British video game developer

Visual Sciences Limited (later branded as Visual Science) was a British video game developer based in Dundee and founded in 1993 by former DMA Design employee Russel Kay. Kay sold a controlling interest in the studio to Tim Christian—who had previously been hired as a non-executive chairman—in January 2005, with Christian becoming its chief executive officer. Following the cancellation of a project by Vivendi Universal Games and Visual Science's subsequent inability to secure further funding, the studio filed for administration and laid off all staff in February 2006.

== History ==
Visual Sciences was established in 1993 by Russell Kay, a former employee of DMA Design and the creator of DMA's 1991 game Lemmings. In January 1999, the company began working closely with Electronic Arts (EA) on what became F1 2000. EA subsequently acquired a 20% stake in Visual Sciences in June 2000, and the studio turned to working exclusively with the publisher.

In 2003, Visual Science hired Tim Christian (a former managing director of MicroProse and Hasbro Interactive) and Andy Campbell (a former managing director of Red Lemon) as non-executive chairman and commercial director, respectively. During Christian's tenure in this role, Visual Science recorded high revenue growth and the addition of large video game publishers to its clients. By July 2004, the company had doubled its staff count to 75 in its Dundee headquarters and Los Angeles satellite office. In January 2005, Christian acquired 55% of the company's shares—a controlling interest—from Kay. Christian became Visual Science's chief executive officer, while Kay assumed the role of chief technical officer.

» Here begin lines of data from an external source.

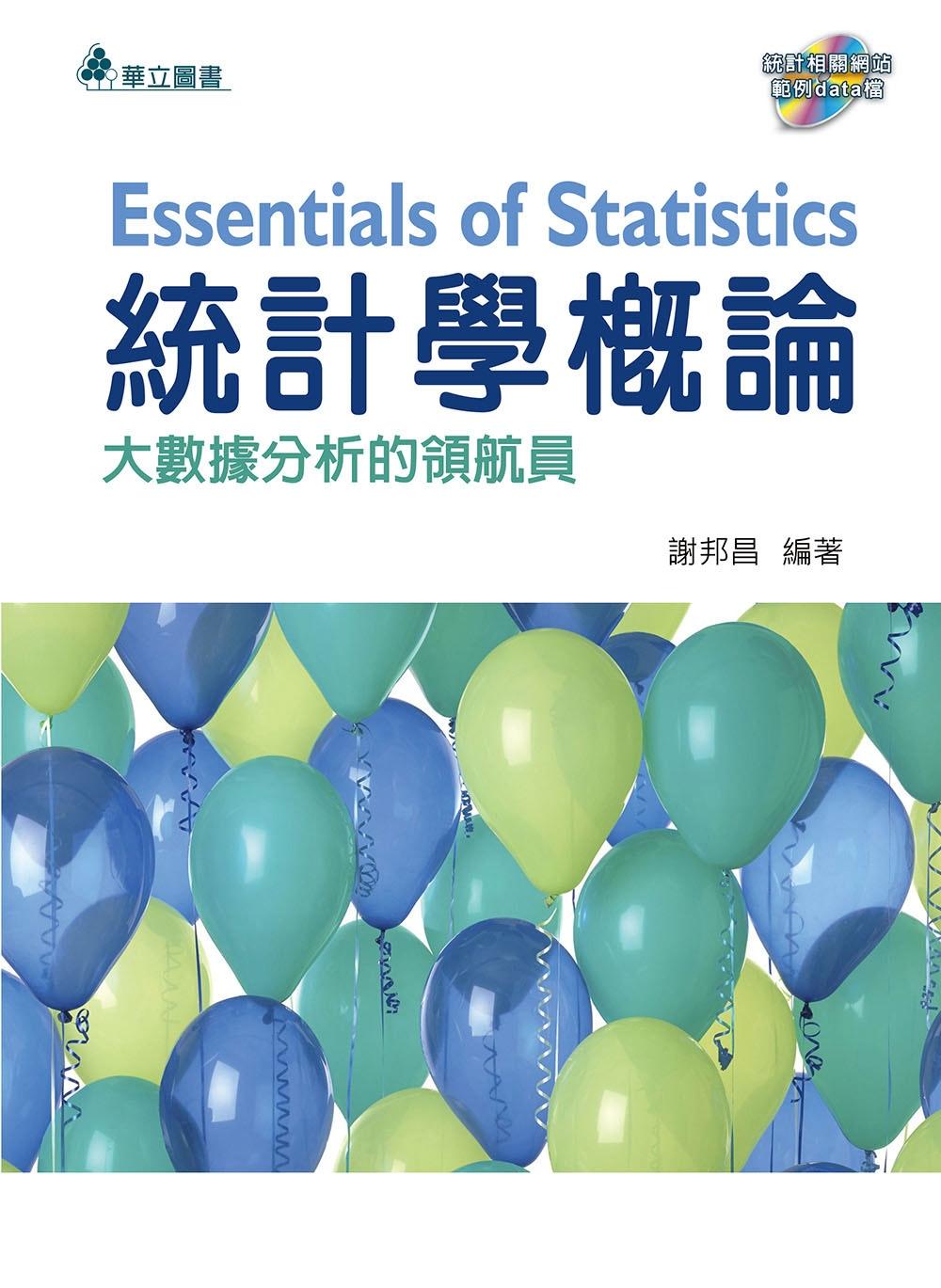 統計學概論:大數據分析的領航員(三版)
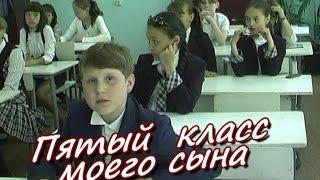 5 класс  МОЕГО СЫНА ( 2013 - 2014 уч. год.)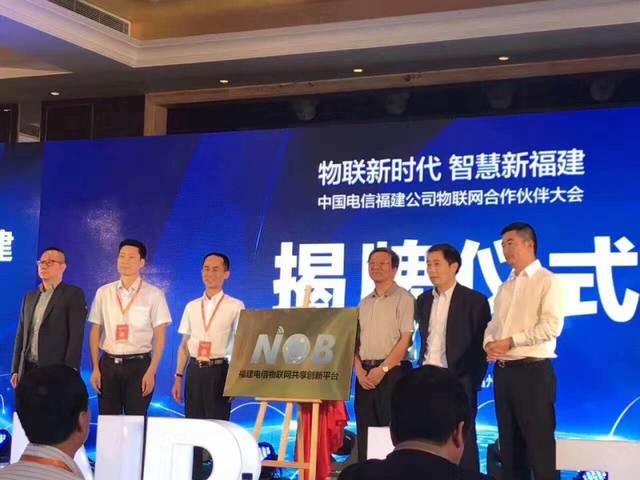 中兴通讯智慧治水业务在千岛湖畔下姜村成功实践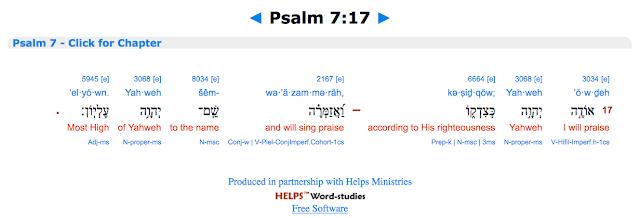 Psalm 7:17.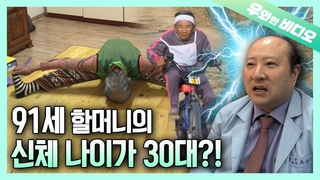 30! 91 91-Year-Old Grandma's Physical Age Says She's in Her 30s!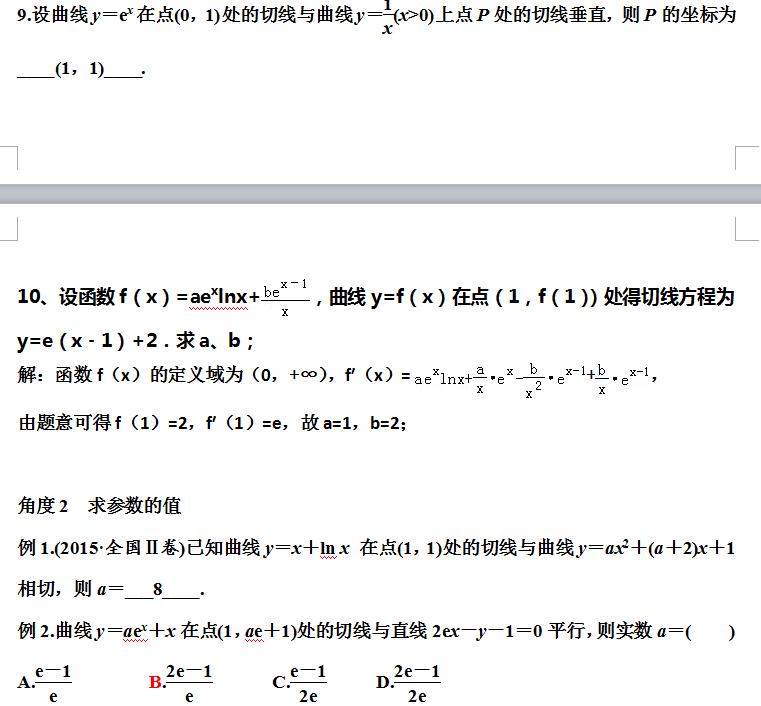 高中数学导数无非这14个焦点热点考点!把握,高分不愁!(责编保举:高测验题jxfudao.com)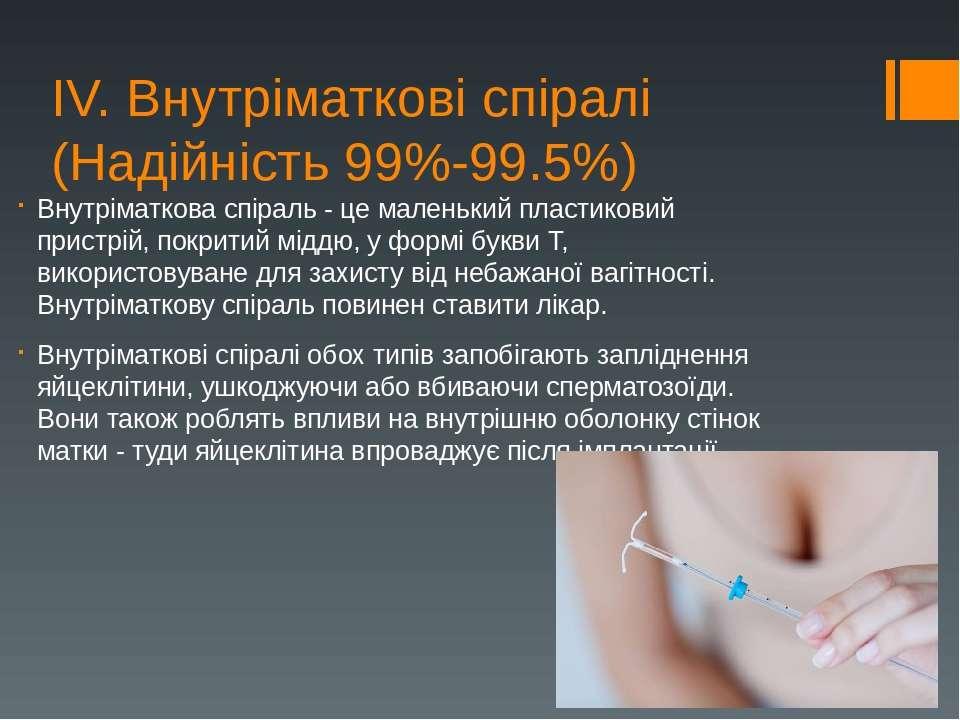 IV.Внутріматкові спіралі (Надійність 99%-99.5%) Внутріматкова спіраль - це м...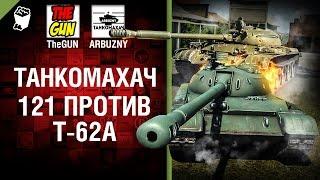 121 против Т-62А - Танкомахач №63 - от ARBUZNY и TheGUN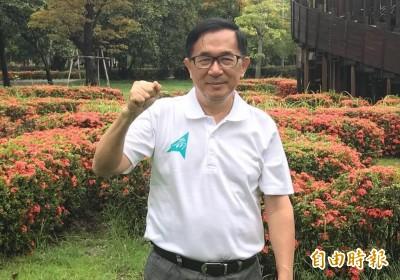 否認「挺賴逼退蔡」陳水扁爆料:賴清德2015年就想選總統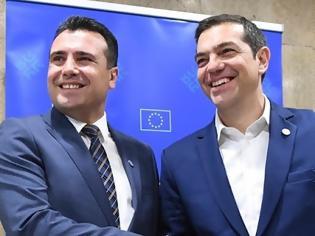 Φωτογραφία για Δείτε τη συμφωνία Τσίπρα- Ζάεφ για τη «Βόρεια Μακεδονία»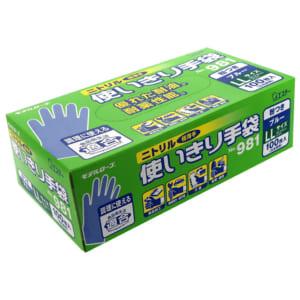 モデルローブ No.981 ニトリル使いきり手袋(100枚・粉つき) ブルー LL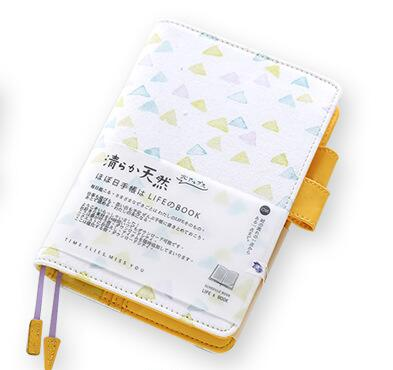 The watercolor fashion journal A6 notebook yearly plan+monthly plan+daily plan+squared sheets+dots+lined sheets gift sosw fashion anime theme death note cosplay notebook new school large writing journal 20 5cm 14 5cm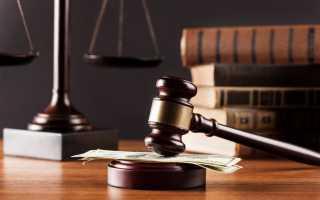 Дисквалификация назначается на срок административное право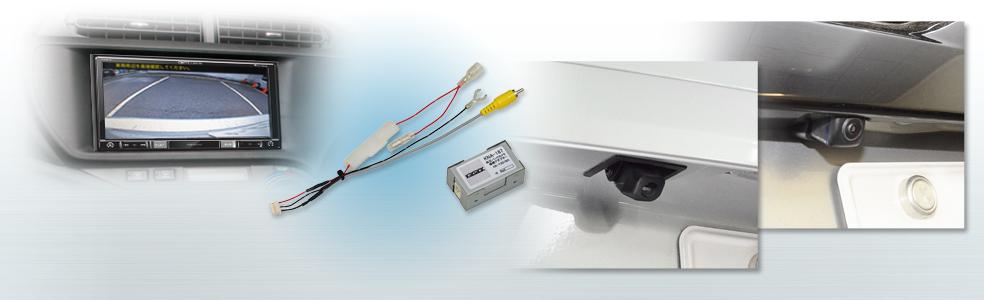 純正バックカメラコネクタ変換ケーブル/純正バックカメラ接続アダプター
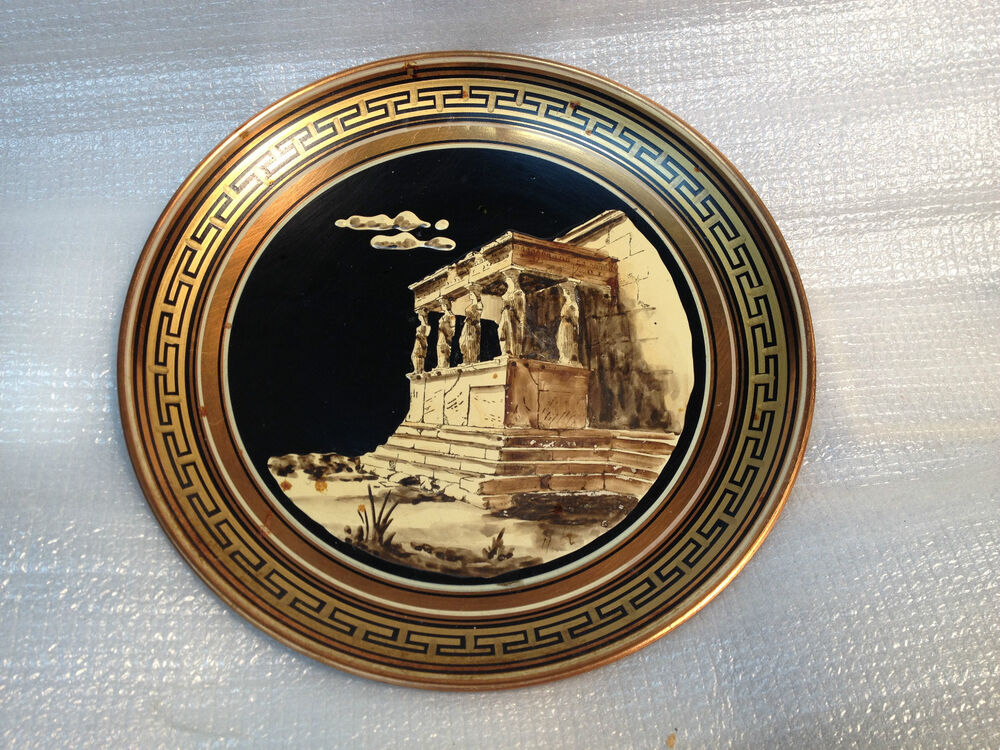 Decorative Wall Plates For Hanging: Vintage Decorative Greek Copper Wall Hanging Plate Hand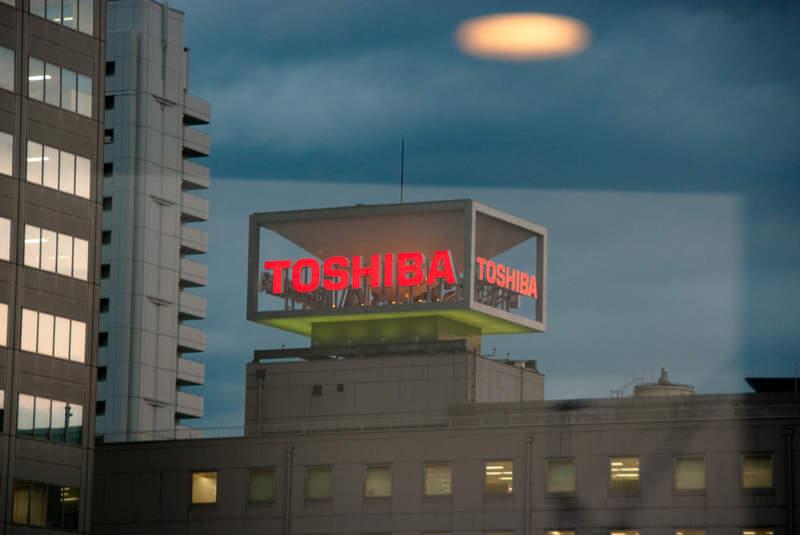 Toshiba LNG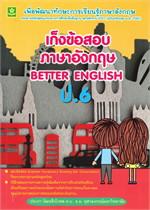 เก็งข้อสอบภาษาอังกฤษ BETTER ENGLISH ป.6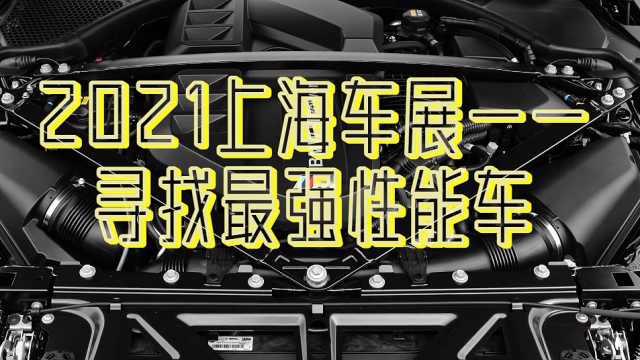 2021上海车展——寻找最强性能车
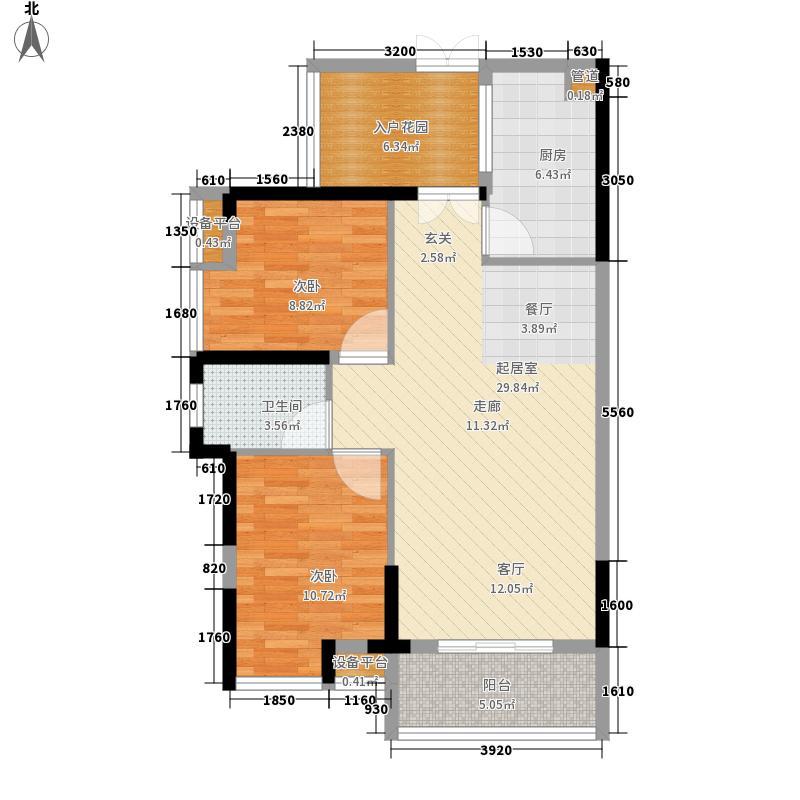 中建龙城92.87㎡A-3户型2室2厅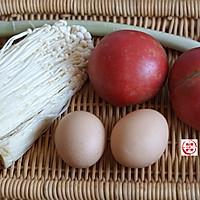 海参西红柿针菇汤的做法图解1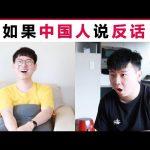 如果中国人说反话 If Chinese Have Reversed Opinions / Kevin in Shanghai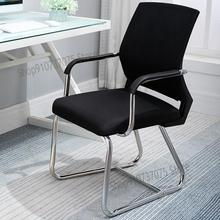 Офисное кресло, удобный сидячий стул для конференц-зала, компьютерное кресло для семейного студенческого общежития, сетчатый стул для Мадж...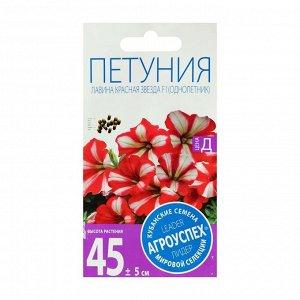 Семена цветов Петуния Лавина красная звезда, суперкаскадная F1, однолетник, 10 шт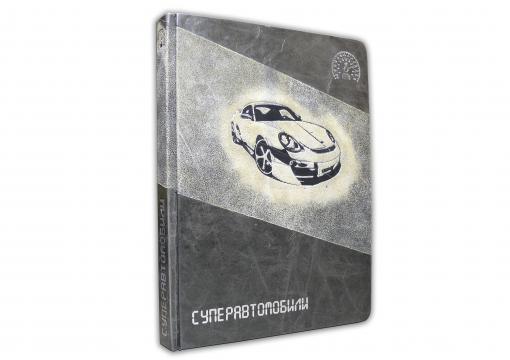 Книга Суперавтомобили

In January 2006, Vivendi Universal Games cancelled an unannounced project that Visual Science was developing, leaving the latter without funding. Visual Science had just moved into new Dundee offices for which it had not yet signed the lease. Christian informed the company's more than 100 staff not to leave personal belongings in the new building, fearing that the landlord could lock the team out as a result of the project's cancellation. Due to this, some employees believed that they were being laid off and the company shut down, but Christian stated that this was not the case and that Visual Science would be pitching the project to other companies. As Visual Science could not find replacement work for the cancelled project, it filed for administration by early February, laying off all employees. Christian said that he was seeking to use the proceeds generated through the administration process to initiate legal action against Vivendi Universal Games, which he believed had terminated their contract baselessly. Some former Visual Science employees went on to found Cohort Studios in 2006 and release its first game—Buzz! Junior: Dino Den—in February 2008. Other ex-employees founded Proper Games, also in 2006.